DLQ inspection (per ADR-060 D7)

list_dlq_events(handler_name?, age_range?, limit) — read
get_dlq_event_detail(event_id) — read; returns event payload + sanitized failure history
replay_dlq_event(event_id, reason: str) — mutate with call-time approval; calls core.outbox_replay(); the reason field is captured in the audit log

Backed by OutboxReader / OutboxReplayer protocols injected at the workers entrypoint.

Cluster triage (per ADR-060 D8)

list_failure_clusters(severity?, status?) — read
get_cluster_detail(cluster_id) — read; returns snapshot + linked failures
triage_cluster(cluster_id, status, notes) — mutate with call-time approval; updates platform.rule_candidates_pending operator-managed columns

Symmetric with DLQ replay under the Ops Agent’s mutate-with-call-time-approval pattern.

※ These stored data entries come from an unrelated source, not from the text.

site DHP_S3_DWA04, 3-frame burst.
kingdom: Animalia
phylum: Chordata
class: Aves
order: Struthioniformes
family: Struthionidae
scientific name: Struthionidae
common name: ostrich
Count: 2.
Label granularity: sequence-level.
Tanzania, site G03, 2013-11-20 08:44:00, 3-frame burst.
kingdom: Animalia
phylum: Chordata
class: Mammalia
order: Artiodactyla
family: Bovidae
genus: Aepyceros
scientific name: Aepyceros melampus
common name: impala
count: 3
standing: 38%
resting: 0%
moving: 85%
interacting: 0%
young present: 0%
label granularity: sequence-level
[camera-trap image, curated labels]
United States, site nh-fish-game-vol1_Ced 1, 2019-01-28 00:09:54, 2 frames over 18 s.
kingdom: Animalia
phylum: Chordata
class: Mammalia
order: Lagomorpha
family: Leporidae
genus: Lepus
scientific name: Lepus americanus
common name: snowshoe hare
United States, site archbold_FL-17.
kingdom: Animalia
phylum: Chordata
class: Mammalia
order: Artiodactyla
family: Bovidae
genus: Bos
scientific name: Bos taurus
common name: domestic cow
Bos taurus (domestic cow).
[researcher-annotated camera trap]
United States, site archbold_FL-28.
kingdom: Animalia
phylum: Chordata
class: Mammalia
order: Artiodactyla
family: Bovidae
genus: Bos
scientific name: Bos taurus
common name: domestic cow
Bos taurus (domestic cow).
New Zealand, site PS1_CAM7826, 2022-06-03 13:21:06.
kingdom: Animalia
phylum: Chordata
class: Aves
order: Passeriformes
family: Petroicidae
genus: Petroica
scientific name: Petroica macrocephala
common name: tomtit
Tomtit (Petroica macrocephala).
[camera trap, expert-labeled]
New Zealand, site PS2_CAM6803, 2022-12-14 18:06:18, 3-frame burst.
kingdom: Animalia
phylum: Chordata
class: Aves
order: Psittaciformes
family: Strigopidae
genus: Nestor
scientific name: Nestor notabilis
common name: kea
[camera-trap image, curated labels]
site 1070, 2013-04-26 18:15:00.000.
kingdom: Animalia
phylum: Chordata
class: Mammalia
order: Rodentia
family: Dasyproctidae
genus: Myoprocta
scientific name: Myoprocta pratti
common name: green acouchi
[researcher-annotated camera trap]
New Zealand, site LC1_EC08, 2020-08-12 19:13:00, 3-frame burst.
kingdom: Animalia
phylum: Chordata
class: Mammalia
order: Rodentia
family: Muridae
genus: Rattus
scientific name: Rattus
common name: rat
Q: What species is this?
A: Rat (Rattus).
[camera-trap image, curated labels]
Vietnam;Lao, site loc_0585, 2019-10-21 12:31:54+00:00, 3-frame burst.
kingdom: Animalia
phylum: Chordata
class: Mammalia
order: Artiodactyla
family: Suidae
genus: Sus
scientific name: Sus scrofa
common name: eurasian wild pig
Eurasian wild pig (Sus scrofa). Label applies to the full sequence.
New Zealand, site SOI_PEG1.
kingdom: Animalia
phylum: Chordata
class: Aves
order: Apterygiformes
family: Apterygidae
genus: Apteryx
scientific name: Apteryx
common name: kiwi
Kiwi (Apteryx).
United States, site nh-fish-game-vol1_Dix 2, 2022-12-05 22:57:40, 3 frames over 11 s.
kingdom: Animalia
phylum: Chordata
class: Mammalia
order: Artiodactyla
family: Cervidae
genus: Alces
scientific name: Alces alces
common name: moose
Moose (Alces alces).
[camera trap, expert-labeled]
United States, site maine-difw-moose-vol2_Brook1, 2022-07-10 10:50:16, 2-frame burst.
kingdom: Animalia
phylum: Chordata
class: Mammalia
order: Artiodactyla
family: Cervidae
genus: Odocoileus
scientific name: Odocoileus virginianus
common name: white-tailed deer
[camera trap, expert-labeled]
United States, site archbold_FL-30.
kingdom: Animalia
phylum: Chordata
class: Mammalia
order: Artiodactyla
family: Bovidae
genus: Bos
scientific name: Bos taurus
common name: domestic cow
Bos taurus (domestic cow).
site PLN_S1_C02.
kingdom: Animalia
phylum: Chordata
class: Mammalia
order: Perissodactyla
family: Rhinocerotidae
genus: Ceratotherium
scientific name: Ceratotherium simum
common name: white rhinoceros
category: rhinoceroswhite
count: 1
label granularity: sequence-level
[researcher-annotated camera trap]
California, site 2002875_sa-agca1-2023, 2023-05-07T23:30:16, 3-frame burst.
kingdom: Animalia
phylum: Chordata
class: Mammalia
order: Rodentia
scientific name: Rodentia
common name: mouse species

Workshop discipline at the tool → memory boundary

Tool outputs containing canonical content (rule body, scan trace, customer PII) are not round-tripped into agent memory verbatim. Per the agent-memory-primitives workshop framing, agent memory holds thought-in-progress and workflow meta-state — not canonical content.

The repository gateway enforces typology-driven classification at the memory-write path; the trigram trigger backstops doctrine drift. There is no separate sanitization decorator on tools — discipline lives in the memory-write path, not the tool surface.